## start EXTRACT PROVIDED

Under the Indian Companies Act, shareholders do not run any company, only the directors do. It is recognized that the directors represent the interests of the shareholders. Shareholders’ Agreement can outline who can appoint directors, how they are to be appointed and what percentage is required to remove a director. The right to appoint a director gives you control over how the company will be run and provides an assurance to you that there will a director on board who understands your position as a minority shareholder.
A Shareholders’ Agreement is a legally binding contract between the shareholders and the company, as well as between each shareholder of the company. The agreement governs the shareholders, their business relationships and arrangements, and also sets out the shareholders’ rights, responsibilities, liabilities and obligations. There are many provisions contained within a Shareholders’ Agreement to ensure that each shareholder is treated fairly.
The shareholders in the case of a private limited company are restricted to transfer their shares to maintain the shareholding patter under control of majority shareholders. The restriction is applicable on both majority as well as minority shareholders. These rights are conferred by the Articles of Association (‘AOA’) of the company and the Companies Act, 2013 to the shareholders of private limited company. The minority shareholders restrict the exits of management or an investor from the company by enforcing these rights. Therefore, an investor while at the time of investing in a private limited company needs some rights to be included in the Shareholding Agreement to secure his exist and the investment. Generally, in case of private limited companies, many rights are available to shareholders through its AOA.
A shareholders’ agreement will normally prohibit a shareholder from selling their shares without first giving the other shareholders a reasonable opportunity to buy them. These provisions are known as ‘pre-emptive rights’. The basic idea is to ensure that the existing shareholders cannot be forced to accept an unwanted new shareholder.

## end EXTRACT PROVIDED
## start SOURCE MATERIAL

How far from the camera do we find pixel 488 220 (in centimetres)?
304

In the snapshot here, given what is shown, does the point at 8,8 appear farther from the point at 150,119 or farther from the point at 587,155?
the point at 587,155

## end SOURCE MATERIAL

● **YOUR INSTRUCTIONS**: Reproduce the passage on shareholders' agreements word for word, from "The shareholders in" up to and including "through its AOA.". The data is separate material and has no connection to the passage on shareholders' agreements.

● **ANSWER TO THE EXERCISE**:
The shareholders in the case of a private limited company are restricted to transfer their shares to maintain the shareholding patter under control of majority shareholders. The restriction is applicable on both majority as well as minority shareholders. These rights are conferred by the Articles of Association (‘AOA’) of the company and the Companies Act, 2013 to the shareholders of private limited company. The minority shareholders restrict the exits of management or an investor from the company by enforcing these rights. Therefore, an investor while at the time of investing in a private limited company needs some rights to be included in the Shareholding Agreement to secure his exist and the investment. Generally, in case of private limited companies, many rights are available to shareholders through its AOA.